* [What to produce]: Rewrite the lines below, substituting "pale brick wall" for "white brick wall" and leaving everything else unchanged.

Spatial relation data
'''

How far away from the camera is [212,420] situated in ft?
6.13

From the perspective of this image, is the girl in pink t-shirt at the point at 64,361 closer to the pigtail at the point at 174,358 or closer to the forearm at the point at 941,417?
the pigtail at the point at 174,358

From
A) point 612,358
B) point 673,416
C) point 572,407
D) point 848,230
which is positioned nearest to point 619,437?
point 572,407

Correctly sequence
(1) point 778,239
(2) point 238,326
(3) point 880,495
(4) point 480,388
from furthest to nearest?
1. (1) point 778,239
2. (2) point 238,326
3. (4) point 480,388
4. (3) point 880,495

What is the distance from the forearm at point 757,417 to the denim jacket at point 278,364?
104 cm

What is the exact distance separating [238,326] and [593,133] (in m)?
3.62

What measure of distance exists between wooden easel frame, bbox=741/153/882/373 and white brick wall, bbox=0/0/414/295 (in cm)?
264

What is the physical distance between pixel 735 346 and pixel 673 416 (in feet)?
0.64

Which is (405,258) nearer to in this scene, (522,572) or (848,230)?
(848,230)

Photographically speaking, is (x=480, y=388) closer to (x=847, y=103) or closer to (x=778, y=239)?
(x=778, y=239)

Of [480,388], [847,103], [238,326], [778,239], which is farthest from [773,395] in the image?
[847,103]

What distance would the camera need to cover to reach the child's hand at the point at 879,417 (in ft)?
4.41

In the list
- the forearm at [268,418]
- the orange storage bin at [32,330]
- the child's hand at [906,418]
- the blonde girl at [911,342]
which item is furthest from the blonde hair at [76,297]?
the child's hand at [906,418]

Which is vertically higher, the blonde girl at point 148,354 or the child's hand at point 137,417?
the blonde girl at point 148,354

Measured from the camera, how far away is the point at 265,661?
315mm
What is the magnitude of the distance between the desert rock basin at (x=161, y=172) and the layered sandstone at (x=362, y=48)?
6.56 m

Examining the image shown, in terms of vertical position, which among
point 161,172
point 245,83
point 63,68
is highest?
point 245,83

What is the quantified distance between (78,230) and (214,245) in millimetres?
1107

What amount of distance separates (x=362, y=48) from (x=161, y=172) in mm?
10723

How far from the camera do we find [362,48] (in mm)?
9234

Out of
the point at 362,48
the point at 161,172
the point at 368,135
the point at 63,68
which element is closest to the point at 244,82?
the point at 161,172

'''

* [Solution to this problem]:
How far away from the camera is [212,420] situated in ft?
6.13

From the perspective of this image, is the girl in pink t-shirt at the point at 64,361 closer to the pigtail at the point at 174,358 or closer to the forearm at the point at 941,417?
the pigtail at the point at 174,358

From
A) point 612,358
B) point 673,416
C) point 572,407
D) point 848,230
which is positioned nearest to point 619,437?
point 572,407

Correctly sequence
(1) point 778,239
(2) point 238,326
(3) point 880,495
(4) point 480,388
from furthest to nearest?
1. (1) point 778,239
2. (2) point 238,326
3. (4) point 480,388
4. (3) point 880,495

What is the distance from the forearm at point 757,417 to the denim jacket at point 278,364?
104 cm

What is the exact distance separating [238,326] and [593,133] (in m)?
3.62

What measure of distance exists between wooden easel frame, bbox=741/153/882/373 and pale brick wall, bbox=0/0/414/295 (in cm)?
264

What is the physical distance between pixel 735 346 and pixel 673 416 (in feet)?
0.64

Which is (405,258) nearer to in this scene, (522,572) or (848,230)?
(848,230)

Photographically speaking, is (x=480, y=388) closer to (x=847, y=103) or closer to (x=778, y=239)?
(x=778, y=239)

Of [480,388], [847,103], [238,326], [778,239], which is farthest from [773,395] in the image?
[847,103]

What distance would the camera need to cover to reach the child's hand at the point at 879,417 (in ft)?
4.41

In the list
- the forearm at [268,418]
- the orange storage bin at [32,330]
- the child's hand at [906,418]
- the blonde girl at [911,342]
which item is furthest from the blonde hair at [76,297]?
the child's hand at [906,418]

Which is vertically higher, the blonde girl at point 148,354 or the child's hand at point 137,417?
the blonde girl at point 148,354

Measured from the camera, how far away is the point at 265,661?
315mm
What is the magnitude of the distance between the desert rock basin at (x=161, y=172) and the layered sandstone at (x=362, y=48)?
6.56 m

Examining the image shown, in terms of vertical position, which among
point 161,172
point 245,83
point 63,68
is highest?
point 245,83

What is the quantified distance between (78,230) and (214,245) in millimetres?
1107

What amount of distance separates (x=362, y=48) from (x=161, y=172) in mm?
10723

How far from the camera do we find [362,48] (in mm)?
9234

Out of
the point at 362,48
the point at 161,172
the point at 368,135
the point at 63,68
which element is closest to the point at 244,82?
the point at 161,172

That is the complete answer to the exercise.